O ano começou com nova mortandade de peixes nas lagoas do Rio. Recolheu-se 17,5 toneladas dos coitados na Lagoa Rodrigo de Freitas; outras 10 foram retiradas da lagoa de Marapendi, na Barra da Tijuca. Eu adoraria que isso tivesse acontecido na época do Natal, para deixar mais claro que aquela árvore meio pomposa, completamente cafona, estava boiando em cima de lixo.
A Superintendência Estadual de Rios e Lagoas atribuiu o novo massacre de peixes ao aquecimento da água provocado pelas altas temperaturas do verão. O que mais me arrepia os cabelos é ouvir comentários que tratam da morte dos peixinhos como se ela fosse um fato isolado, uma fatalidade que acontece todo ano. As savelhas são peixes sensíveis, que funcionam como um tipo de termômetro da qualidade da água.
São as primeiras a morrer quando ocorre qualquer tipo de desequilíbrio mais grave no ecossistema. No fundo, o clima foi apenas a gota d’água. O ambiente da Lagoa foi afetado de modo irreversível há muito tempo. As savelhas até conseguiram se adaptar ao poço de merda em que aquilo se transformou. Agora, merda com calor carioca, nem a pobre da savelha agüenta.
Me impressiona mesmo é como o ser humano agüenta. Será que somos mais adaptáveis que as savelhas? Todos os dias, centenas de pessoas passeiam seus narizes e olhos pela orla da Lagoa Rodrigo de Freitas, uma das mais nobres áreas do Rio. Ninguém parece se importar com a imundice, desde que o cheiro não incomode muito e a sujeira não esteja na cara das nossas córneas. Quando morrem aos montes, os peixes, formando aquele tapete prateado e podre na superfície, denunciam essa nossa estranhíssima atitude.

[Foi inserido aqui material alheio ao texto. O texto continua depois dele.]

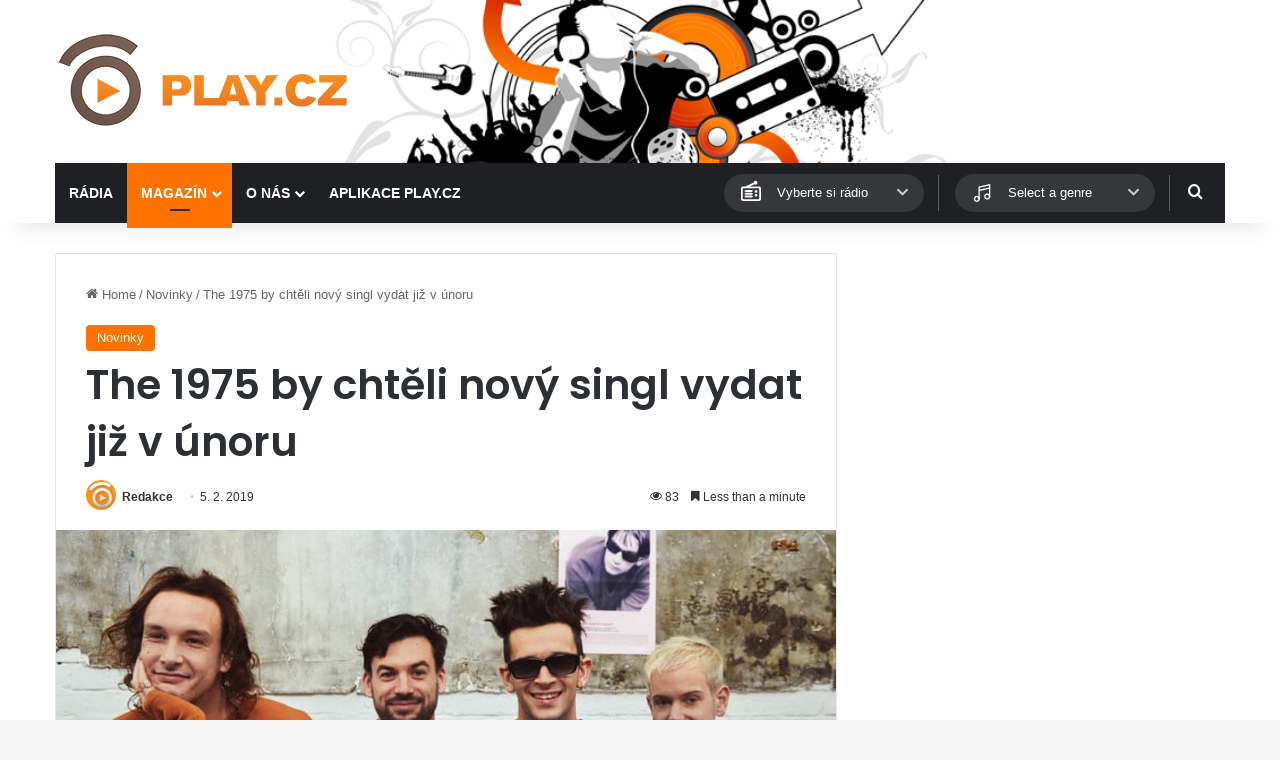

--- FILE ---
content_type: text/html; charset=utf-8
request_url: https://www.google.com/recaptcha/api2/aframe
body_size: 265
content:
<!DOCTYPE HTML><html><head><meta http-equiv="content-type" content="text/html; charset=UTF-8"></head><body><script nonce="My4h2slcBaH72VIcalXfWw">/** Anti-fraud and anti-abuse applications only. See google.com/recaptcha */ try{var clients={'sodar':'https://pagead2.googlesyndication.com/pagead/sodar?'};window.addEventListener("message",function(a){try{if(a.source===window.parent){var b=JSON.parse(a.data);var c=clients[b['id']];if(c){var d=document.createElement('img');d.src=c+b['params']+'&rc='+(localStorage.getItem("rc::a")?sessionStorage.getItem("rc::b"):"");window.document.body.appendChild(d);sessionStorage.setItem("rc::e",parseInt(sessionStorage.getItem("rc::e")||0)+1);localStorage.setItem("rc::h",'1768783834060');}}}catch(b){}});window.parent.postMessage("_grecaptcha_ready", "*");}catch(b){}</script></body></html>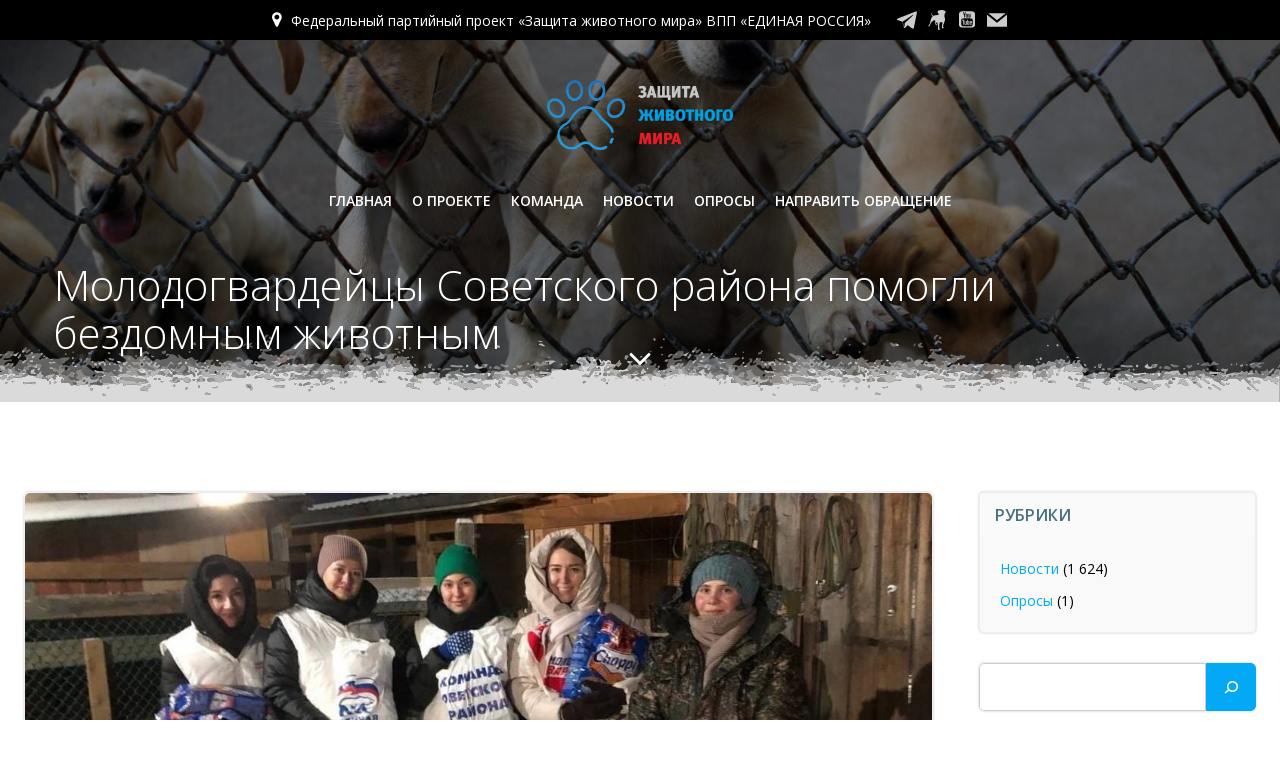

--- FILE ---
content_type: application/javascript; charset=utf-8
request_url: https://paw.er.ru/wp-content/themes/althea-wp/resources/js/dev.js?ver=1.0
body_size: 557
content:
(function () {
   document.addEventListener(`DOMContentLoaded`, init);
 }());


function init() {
  // Установка регионов и областей в форме регитсрации
  const regionList = document.querySelector(`.js-select-region select`);
  const districtList = document.querySelector(`.js-select-district select`);
  if (regionList && districtList) {
    setRegions(regionList);

    regionList.addEventListener(`change`, () => {
      setDistricts(districtList, regionList.value);
    });
  }
 // END
}

function fetchJSON() {
  let response = fetch(`/wp-content/themes/althea-wp/usersAPIData/regions.json`);
  return response;
}

function setRegions(regionContainer) {
  let response = fetchJSON()
  .then(response => response.json())
  .then(response => {
      const regionOptions = [];
      for (let key in response) {
        regionOptions.push(`<option value="${key}">${key}</option>`);
      }

      regionContainer.innerHTML = ``;
      regionOptions.sort().forEach((item) => {
        regionContainer.insertAdjacentHTML(`beforeend`, item);
      })
     
  });
}

function setDistricts(districtContainer, selectedValue) {
   let response = fetchJSON()
   .then(response => response.json())
   .then(response => {
    const districtsOptions = [];
    for (let key in response) {
        if (key === selectedValue) {      
           response[key]['districts'].forEach((item) => {
            districtsOptions.push(`<option value="${item['name']}">${item['name']}</option>`);
           })        
        }
    }
    districtContainer.innerHTML = ``;
    districtsOptions.sort().forEach((item) => {
      districtContainer.insertAdjacentHTML(`beforeend`, item);
    })
   });
}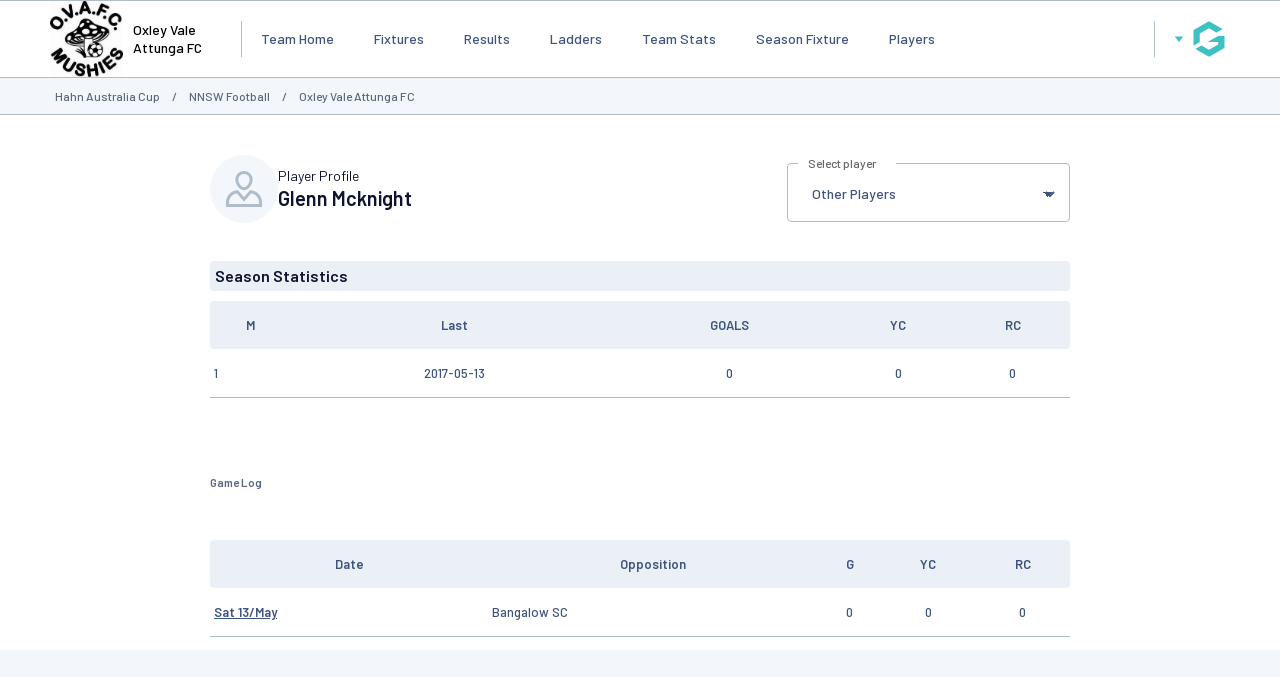

--- FILE ---
content_type: text/html; charset=utf-8
request_url: https://www.google.com/recaptcha/api2/aframe
body_size: 266
content:
<!DOCTYPE HTML><html><head><meta http-equiv="content-type" content="text/html; charset=UTF-8"></head><body><script nonce="4dt-Y7SgvAhrtyARD4GXTA">/** Anti-fraud and anti-abuse applications only. See google.com/recaptcha */ try{var clients={'sodar':'https://pagead2.googlesyndication.com/pagead/sodar?'};window.addEventListener("message",function(a){try{if(a.source===window.parent){var b=JSON.parse(a.data);var c=clients[b['id']];if(c){var d=document.createElement('img');d.src=c+b['params']+'&rc='+(localStorage.getItem("rc::a")?sessionStorage.getItem("rc::b"):"");window.document.body.appendChild(d);sessionStorage.setItem("rc::e",parseInt(sessionStorage.getItem("rc::e")||0)+1);localStorage.setItem("rc::h",'1766157094476');}}}catch(b){}});window.parent.postMessage("_grecaptcha_ready", "*");}catch(b){}</script></body></html>

--- FILE ---
content_type: text/plain
request_url: https://www.google-analytics.com/j/collect?v=1&_v=j102&a=228093141&t=pageview&_s=1&dl=https%3A%2F%2Fwebsites.mygameday.app%2Fteam_info.cgi%3Faction%3DPSTATS%26pID%3D200650312%26client%3D0-10664-0-440541-25866514&ul=en-us%40posix&dt=Player%20statistics%20for%20Glenn%20Mcknight%20-%20GameDay&sr=1280x720&vp=1280x720&_u=IEBAAEABAAAAACAAI~&jid=2116210231&gjid=2122855961&cid=102870535.1766157088&tid=UA-47605940-8&_gid=1629044667.1766157088&_r=1&_slc=1&cd1=National&cd2=NNSW%20Football&cd3=Hahn%20Australia%20Cup&z=1361167934
body_size: -452
content:
2,cG-2QR95WM0Q5

--- FILE ---
content_type: application/x-javascript
request_url: https://passport.mygameday.app//PassportSession/?callback=jQuery224014510388588197376_1766157076949&_=1766157076950
body_size: 161
content:
jQuery224014510388588197376_1766157076949({"name":"","fullname":"","initials":""});


--- FILE ---
content_type: text/plain
request_url: https://www.google-analytics.com/j/collect?v=1&_v=j102&a=228093141&t=pageview&_s=1&dl=https%3A%2F%2Fwebsites.mygameday.app%2Fteam_info.cgi%3Faction%3DPSTATS%26pID%3D200650312%26client%3D0-10664-0-440541-25866514&ul=en-us%40posix&dt=Player%20statistics%20for%20Glenn%20Mcknight%20-%20GameDay&sr=1280x720&vp=1280x720&_u=aEDAAEABAAAAACAAI~&jid=32286717&gjid=1290683066&cid=102870535.1766157088&tid=UA-820669-40&_gid=1629044667.1766157088&_r=1&_slc=1&gtm=45He5ca1n8153FL582v77080579za200zd77080579&gcd=13l3l3l3l1l1&dma=0&tag_exp=102015666~103116026~103200004~104527907~104528501~104684208~104684211~105391252~115583767~115616986~115938465~115938468~116184927~116184929~116251938~116251940~116744867&z=471308082
body_size: -838
content:
2,cG-DYPLBF7HC6

--- FILE ---
content_type: application/javascript; charset=utf-8
request_url: https://fundingchoicesmessages.google.com/f/AGSKWxV4fGyr_5IPCug6HpRE4_UZZoGly5f4eFZFGjwDLyQlIUwURKRIwvP4n_EXJWy_SV9CV7prOPTagNk3YKB3kEhbccQ9kyiIINNGfXJQh7ZapD6S_c22K9LZirQhiX-4sGQiwb7RK3pbdt3wrCBBHzEOuCM91ms9wFQF-Yu1yJeU9kHCulJXmNS5FKvH/_/admaven.min.js/adlift4./peeljs.php/adng.html/assets/ads_
body_size: -1293
content:
window['b9e5780d-21e8-4f29-a0a5-944cfaa28d89'] = true;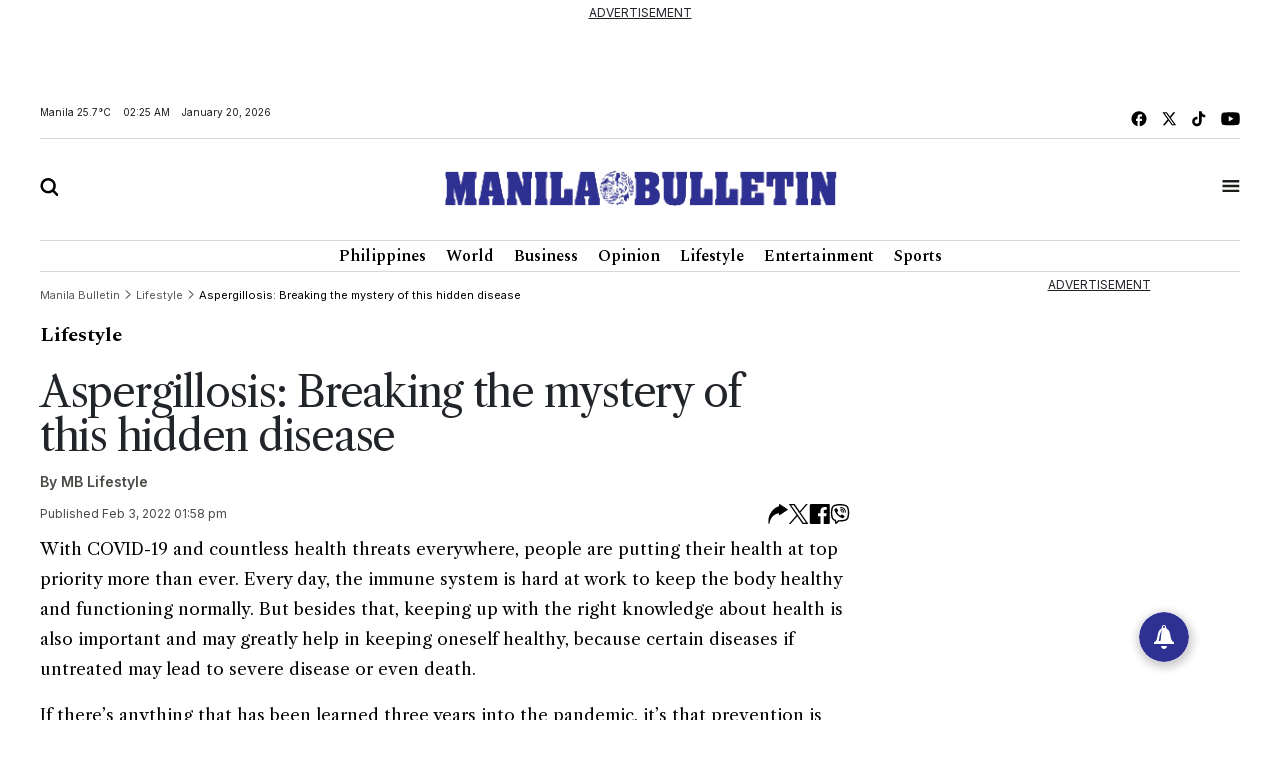

--- FILE ---
content_type: text/html; charset=utf-8
request_url: https://www.google.com/recaptcha/api2/aframe
body_size: 249
content:
<!DOCTYPE HTML><html><head><meta http-equiv="content-type" content="text/html; charset=UTF-8"></head><body><script nonce="uHXVJfmtpNVuqhkEHXf1FA">/** Anti-fraud and anti-abuse applications only. See google.com/recaptcha */ try{var clients={'sodar':'https://pagead2.googlesyndication.com/pagead/sodar?'};window.addEventListener("message",function(a){try{if(a.source===window.parent){var b=JSON.parse(a.data);var c=clients[b['id']];if(c){var d=document.createElement('img');d.src=c+b['params']+'&rc='+(localStorage.getItem("rc::a")?sessionStorage.getItem("rc::b"):"");window.document.body.appendChild(d);sessionStorage.setItem("rc::e",parseInt(sessionStorage.getItem("rc::e")||0)+1);localStorage.setItem("rc::h",'1768847150602');}}}catch(b){}});window.parent.postMessage("_grecaptcha_ready", "*");}catch(b){}</script></body></html>

--- FILE ---
content_type: application/javascript; charset=utf-8
request_url: https://fundingchoicesmessages.google.com/f/AGSKWxUIPtivOuIe7Yf_B_REJ2s1OyiTFoKXHaCGOCsj3eG2GIQUl4GYVS0HvPIwxplXfBLRRuJlEtErD6BQkbw86RwPnJqotLf5jgf1-X_Fum_UYsStb0-Sbr3LFj9xQlj3JMysvklndPQNGvcAIienn8wSrpLGKCcNU8JoPqkwMQr0RXeOJI05RvwDWDEC/_-ad-unit/.me/ads/-layer-ad./adswrappermsni./photoad.
body_size: -1291
content:
window['93b14ba2-bc25-40d1-b62b-0eb863d5c2b6'] = true;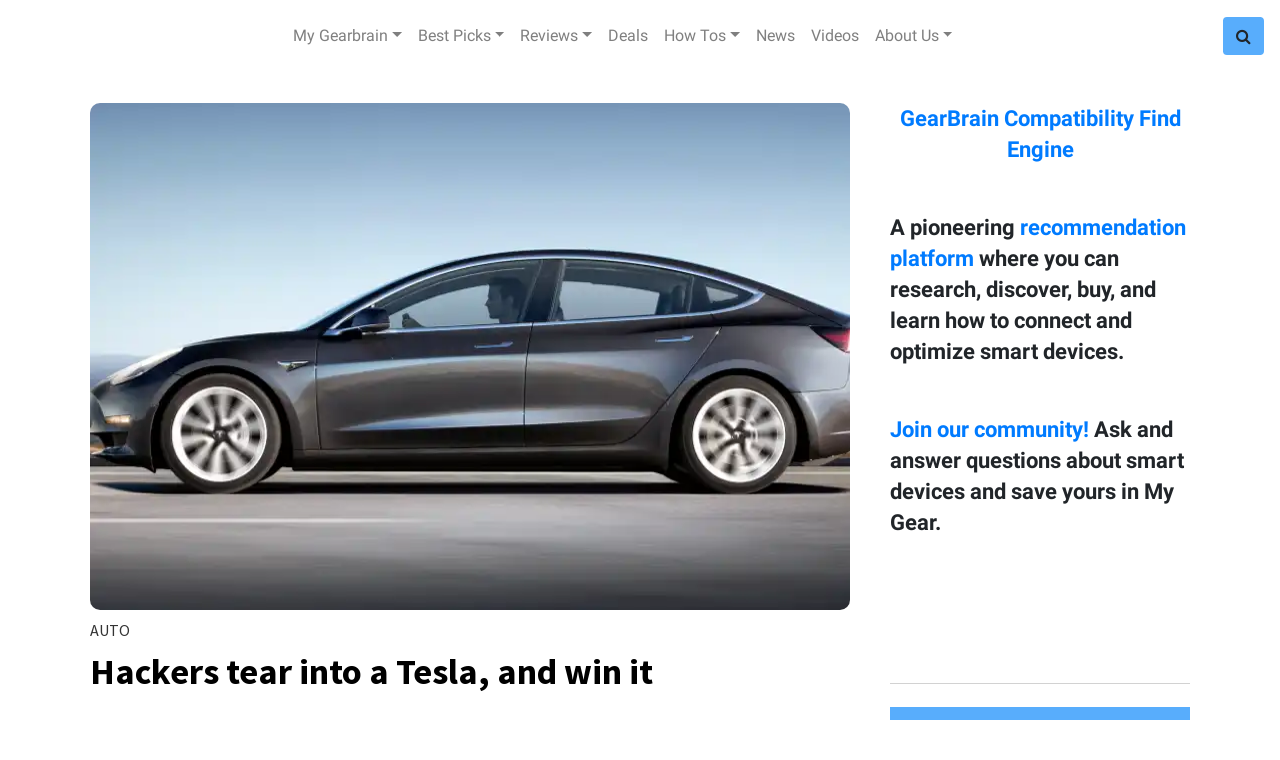

--- FILE ---
content_type: text/html; charset=utf-8
request_url: https://www.google.com/recaptcha/api2/aframe
body_size: 258
content:
<!DOCTYPE HTML><html><head><meta http-equiv="content-type" content="text/html; charset=UTF-8"></head><body><script nonce="MPudwbgPrkwxT6Ux2cdBoQ">/** Anti-fraud and anti-abuse applications only. See google.com/recaptcha */ try{var clients={'sodar':'https://pagead2.googlesyndication.com/pagead/sodar?'};window.addEventListener("message",function(a){try{if(a.source===window.parent){var b=JSON.parse(a.data);var c=clients[b['id']];if(c){var d=document.createElement('img');d.src=c+b['params']+'&rc='+(localStorage.getItem("rc::a")?sessionStorage.getItem("rc::b"):"");window.document.body.appendChild(d);sessionStorage.setItem("rc::e",parseInt(sessionStorage.getItem("rc::e")||0)+1);localStorage.setItem("rc::h",'1768727004973');}}}catch(b){}});window.parent.postMessage("_grecaptcha_ready", "*");}catch(b){}</script></body></html>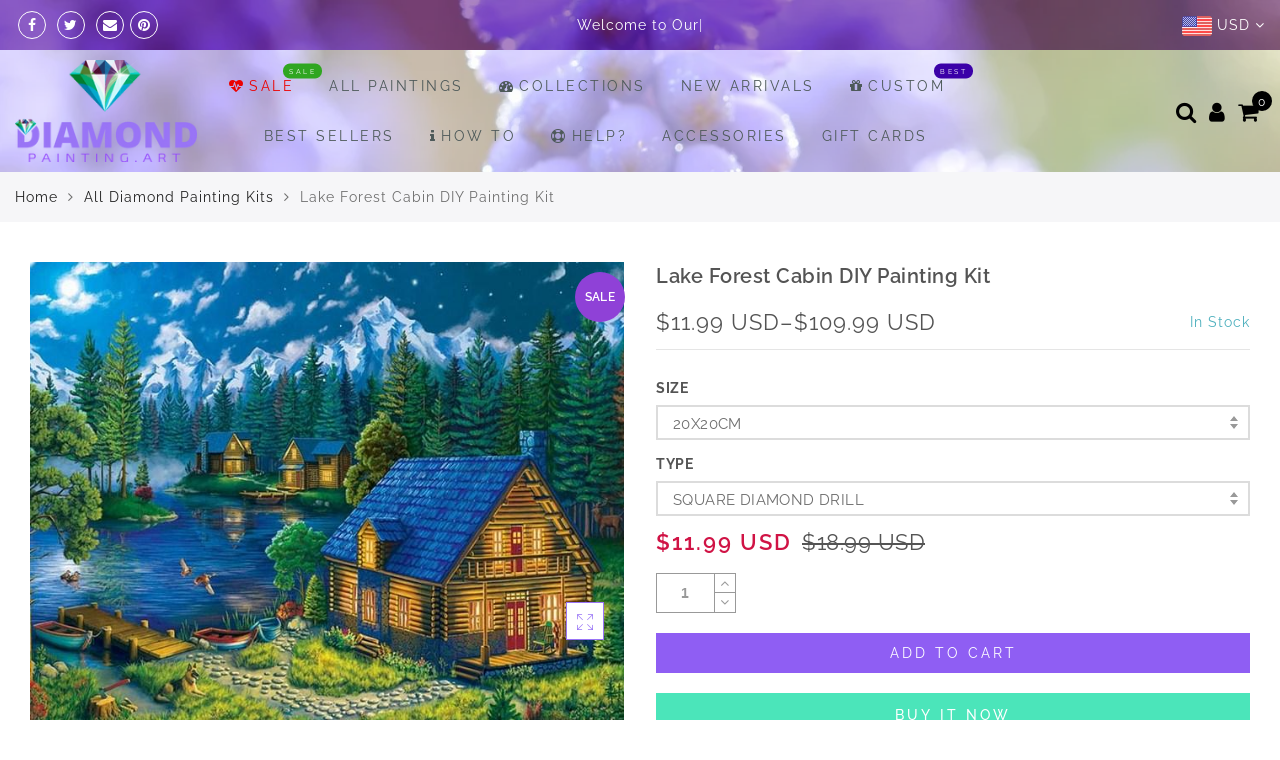

--- FILE ---
content_type: text/css
request_url: https://diamondpainting.art/cdn/shop/t/2/assets/custom.css?v=39400910515106159241562870489
body_size: -746
content:
.jas_title_1{line-height:40px}
/*# sourceMappingURL=/cdn/shop/t/2/assets/custom.css.map?v=39400910515106159241562870489 */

Por alguns dias, as pessoas comentam o assunto, sentem pena dos peixinhos e param de andar em volta da Lagoa. Não por respeito aos mortos mas sim pelo mal estar causado pelo lixo à tona. Depois, passa. Afinal, o que o olho não vê e o olfato não capta nosso coração raramente sente. Meio ambiente, para boa parte dos humanos, não passa de uma noção estética (paisagem). Já escrevi isso antes – quando falei que ir à praia no Rio era coisa para quem gostava de rolar na merda.
No verão, os cariocas levam esse hábito de se transformarem em rola-bostas – aquele besourinho que precisa das fezes alheias para viver – ao seu auge. As praias do Rio recebem aproximadamente 900 mil pessoas. É uma multidão superior a toda a população da cidade em 1900, quando Copacabana era uma distante vila de pescadores e ir à praia era um passeio exótico. Acontece que praias não se reproduzem de acordo com a demanda. E pressão. A quantidade de lixo gerada por essa massa põe em risco o tempo de vida útil da orla carioca.
Os problemas causados pelo acúmulo de resíduos sólidos, em especial plásticos, são preocupantes. A diversão mais barata do país, custa caro. Fora o que se gasta para limpar as praias num final de domingo, o lixo traz riscos para a fauna marinha. Garrafas e outros recipientes podem aprisionar pequenos animais marinhos. Plástico e isopor podem ser confundidos com alimento e ingeridos por peixes, aves ou mamíferos, que quase sempre morrem, em geral por obstrução do aparelho digestivo.
A fauna humana também é vítima de sua própria displicência. De acordo com a Comlurb, o que mais ameaça a saúde dos banhistas, além das línguas negras, que são aqueles extravasamentos de águas poluídas que se acumulam na areia, é a presença de animais nas praias. Os cachorros, levados por seus donos, usam a areia da praia como toalete. As pombas, que chegam até lá sozinhas, buscam restos de alimentos deixados por quem freqüenta o local. As conseqüências da areia poluída são doenças de pele, como micoses, a conjuntivite e verminoses.
No entanto, para a maioria dos freqüentadores da praia, o que importa é a estética. Se toda a sujeira estiver enterrada debaixo da areia e os animais marinhos (já mortos) não estiverem boiando, tá tudo certo. Se não der para esconder a sujeira debaixo do tapete, o bando migra para as praias mais selvagens. Tem sido assim há anos. Vamos estragando e deixando as praias piores para trás. Baía de Guanabara já foi praia bem freqüentada. Hoje, o carioca está prestes a abandonar as praias da Zona Sul.
Um dia a sujeira que a gente larga na água e na areia vai chegar a Grumari e aí, sem querer fazer verso, não teremos para onde ir. Como maus rola-bostas, teremos acabado com as fezes.